# Work task
Give the entries from the first one up to and including the line containing "Property Photo: 3303" as a numbered list, skipping blank lines. Leave the pictures out of your answer.

# Material for this exercise
--

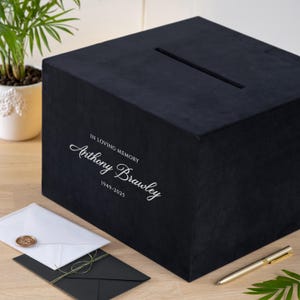 May include: A black velvet box with a slot on top, inscribed with "IN LOVING MEMORY" and the name "Anthony Brawley" along with the years 1949-2025. Envelopes and a gold pen are next to the box.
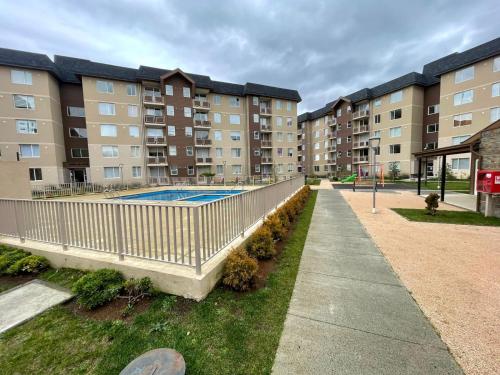 un complexe d'appartements avec une piscine en face d'un bâtiment dans l'établissement Departamento en Villarrica, à Villarrica
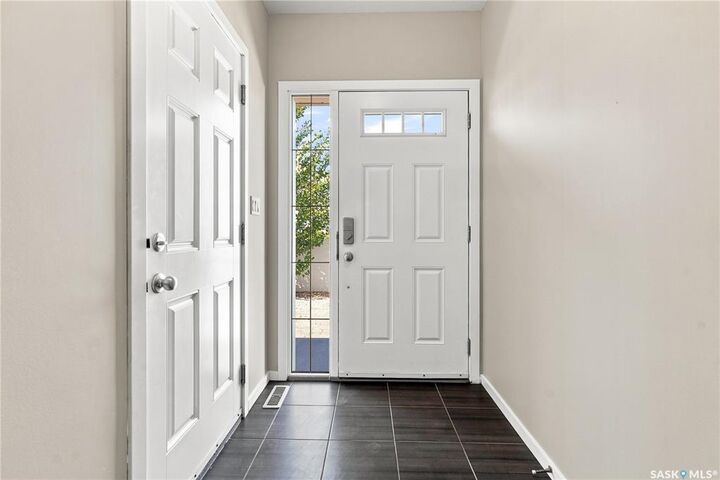 Property Photo: 3303 Green Sandcherry Street SK S4V 3M2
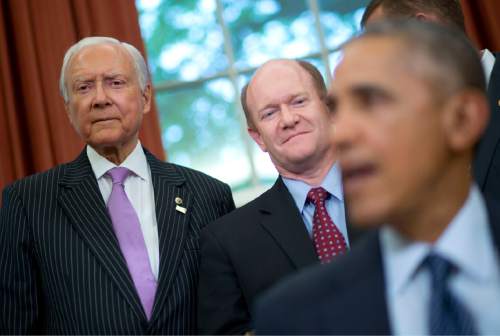 Sen. Orrin Hatch, R-Utah, left, and Sen. Chris Coons, D-Del., center, listen as President Barack Obama speaks in the Oval Office of the White House in Washington, Wednesday, May 11, 2016, before signing the Defend Trade Secrets Act of 2016 (DTSA). Coons and Hatch cosponsored the bill that would establish a Federal civil private cause of action for trade secret theft that would provide businesses with a more uniform, reliable, and predictable way to protect their valuable trade secrets anywhere in the country. (AP Photo/Pablo Martinez Monsivais)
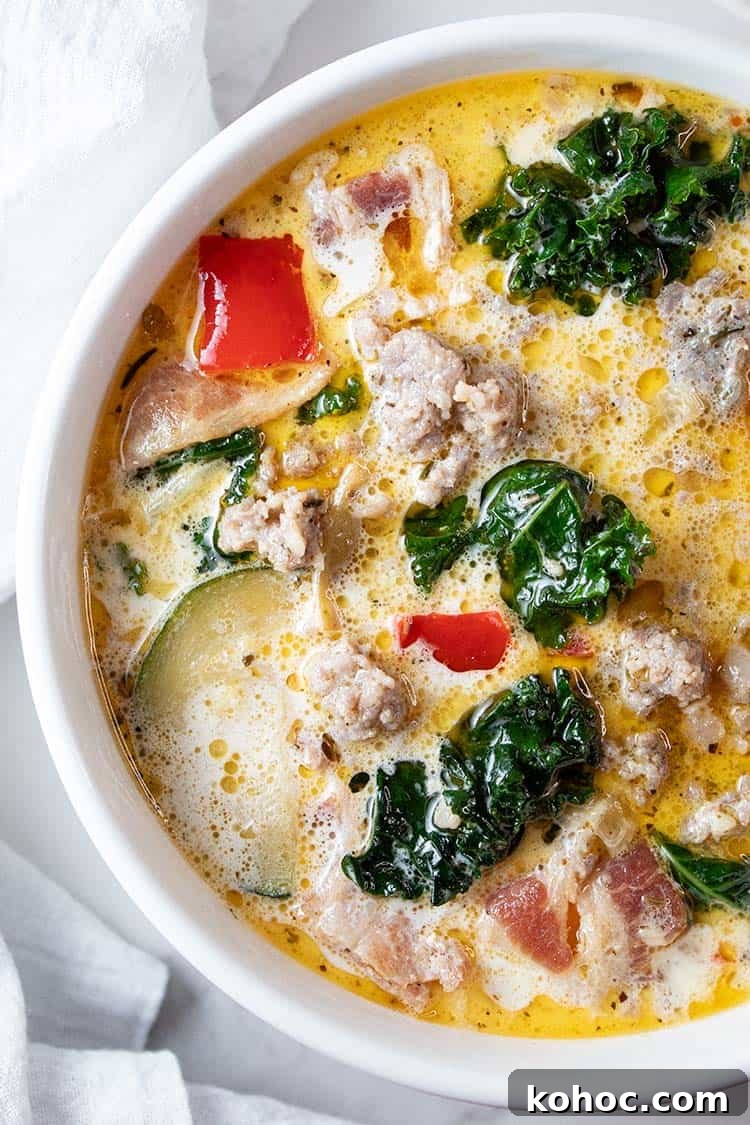 overhead view of zuppa toscana soup in a large ceramic pot with a soup ladel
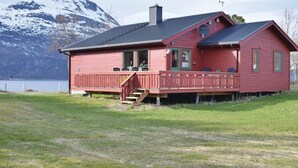 Una casa de madera roja con balcón, chimenea y vista a un lago y montañas al fondo.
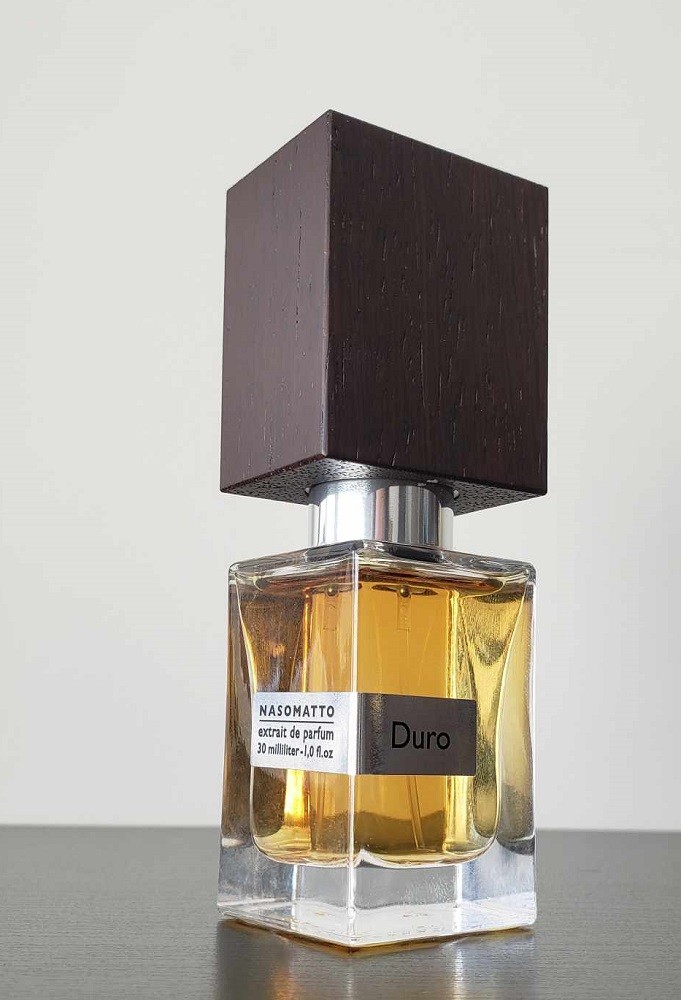 A bottle of light brown cologne in a square bottle and a large, black wooden cap. The cologne is called Duro and it's by a company called Nasomatto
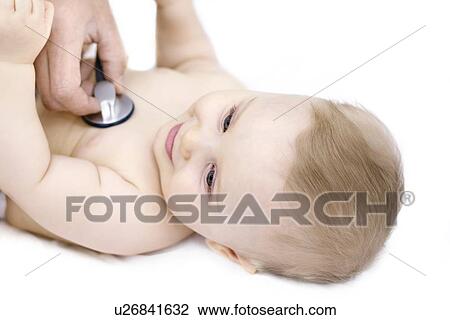 Doctor examining baby with stethoscope. View Large Photo Image Stock Image - Doctor examining baby with stethoscope.. Fotosearch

--

# Finished task
1.  May include: A black velvet box with a slot on top, inscribed with "IN LOVING MEMORY" and the name "Anthony Brawley" along with the years 1949-2025. Envelopes and a gold pen are next to the box.
2.  un complexe d'appartements avec une piscine en face d'un bâtiment dans l'établissement Departamento en Villarrica, à Villarrica
3.  Property Photo: 3303 Green Sandcherry Street SK S4V 3M2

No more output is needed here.